■ Page excerpt:
>> start
Tuesday, May 14, 2013

HPP: Setting, and Settling into the Story

Last week, Jenna shared a recipe for Knickerbocker Glory and some thoughts on half-hidden plot details that will only fully emerge into the light in the last books, while Masha gave us some insight into the famous naming taboo and how it functions in real societies versus its depiction in Harry Potter.  I encourage anyone who has read Harry Potter and the Sorcerer's Stone or anyone currently reading along with us to click over and read through and join the discussions!
>> end
■ Data lines:
>> start
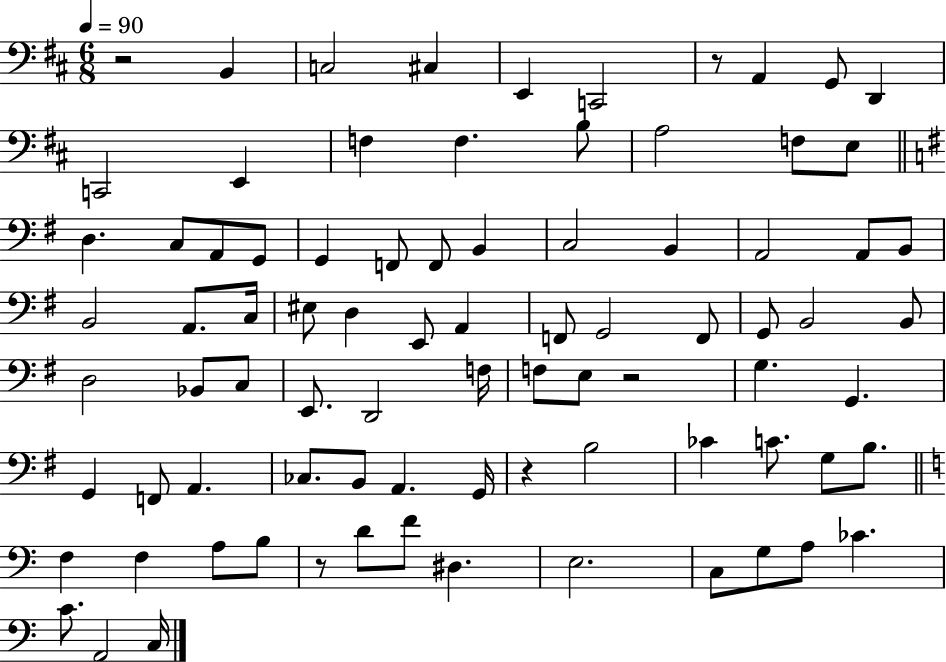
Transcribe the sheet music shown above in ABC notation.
>> end
■ Direction A:
Answer these about the blog post:
(i) What date does it carry?
(ii) What dish did Jenna share a recipe for?
(iii) Which book does it invite current readers of to join the discussions?
■ Direction B: What contributions from last week does the blog post mention, and who made each one?

■ Result A:
(i) Tuesday, May 14, 2013
(ii) Knickerbocker Glory
(iii) Harry Potter and the Sorcerer's Stone

■ Result B:
- Jenna: a recipe for Knickerbocker Glory
- Jenna: thoughts on half-hidden plot details that will only fully emerge into the light in the last books
- Masha: insight into the famous naming taboo and how it functions in real societies versus its depiction in Harry Potter